## Trecho fornecido

-=-=-=-=-

Além do mais, a proposta do governo rebaixaria salários. Por exemplo, um professor recém concursado na situação atual, com doutorado, em Dedicação Exclusiva, somando o vencimento básico com a retribuição por titulação e a GEMAS, perceberia 7.333,67. No caso da proposta de PL do governo, nas mesmas condições receberia 6.105,38.
Como o Sindicato pode interpretar a fala do secretário Duvanier Ferreira, do Ministério do Planejamento, que argumentou que não se pode ter ilusões com os aposentados, pois esses já não fazem parte da Carreira?
O secretário expressa um ponto de vista que ajudou a construir como parte da equipe governamental. Essas investidas contra os aposentados vêm desde o governo Fernando Henrique que iniciou a reforma da previdência continuada por Lula da Silva. Como disse anteriormente, trata-se de uma posição que expressa a visão corrente de que o aposentado não produz mais para a universidade e por isso não pode ter a sua ação profissional mensurada que possibilite uma retribuição correspondente à produção apresentada.
Desconsideram-se, assim, anos de trabalho, de integração na vida universitária e de elaboração cultural e intelectual e de formação de grande número de profissionais. Ademais, reflete o ponto de vista governamental de favorecer cada vez mais mecanismos de aposentadoria de acordo com a lógica de mercado. Não é por menos que está sendo anunciada a intenção de regulamentação dos chamados fundos de pensão, cujo controle estará nas mãos de grandes corporações.

-=-=-=-=-

## Segmento de dados
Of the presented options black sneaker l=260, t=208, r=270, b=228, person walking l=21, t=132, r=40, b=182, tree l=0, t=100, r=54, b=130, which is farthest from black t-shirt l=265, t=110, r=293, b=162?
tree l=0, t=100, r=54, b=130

-=-=-=-=-

## O que fazer
Digite novamente o trecho fornecido, do começo ao fim, sem nenhuma alteração.

## Resultado da tarefa
Além do mais, a proposta do governo rebaixaria salários. Por exemplo, um professor recém concursado na situação atual, com doutorado, em Dedicação Exclusiva, somando o vencimento básico com a retribuição por titulação e a GEMAS, perceberia 7.333,67. No caso da proposta de PL do governo, nas mesmas condições receberia 6.105,38.
Como o Sindicato pode interpretar a fala do secretário Duvanier Ferreira, do Ministério do Planejamento, que argumentou que não se pode ter ilusões com os aposentados, pois esses já não fazem parte da Carreira?
O secretário expressa um ponto de vista que ajudou a construir como parte da equipe governamental. Essas investidas contra os aposentados vêm desde o governo Fernando Henrique que iniciou a reforma da previdência continuada por Lula da Silva. Como disse anteriormente, trata-se de uma posição que expressa a visão corrente de que o aposentado não produz mais para a universidade e por isso não pode ter a sua ação profissional mensurada que possibilite uma retribuição correspondente à produção apresentada.
Desconsideram-se, assim, anos de trabalho, de integração na vida universitária e de elaboração cultural e intelectual e de formação de grande número de profissionais. Ademais, reflete o ponto de vista governamental de favorecer cada vez mais mecanismos de aposentadoria de acordo com a lógica de mercado. Não é por menos que está sendo anunciada a intenção de regulamentação dos chamados fundos de pensão, cujo controle estará nas mãos de grandes corporações.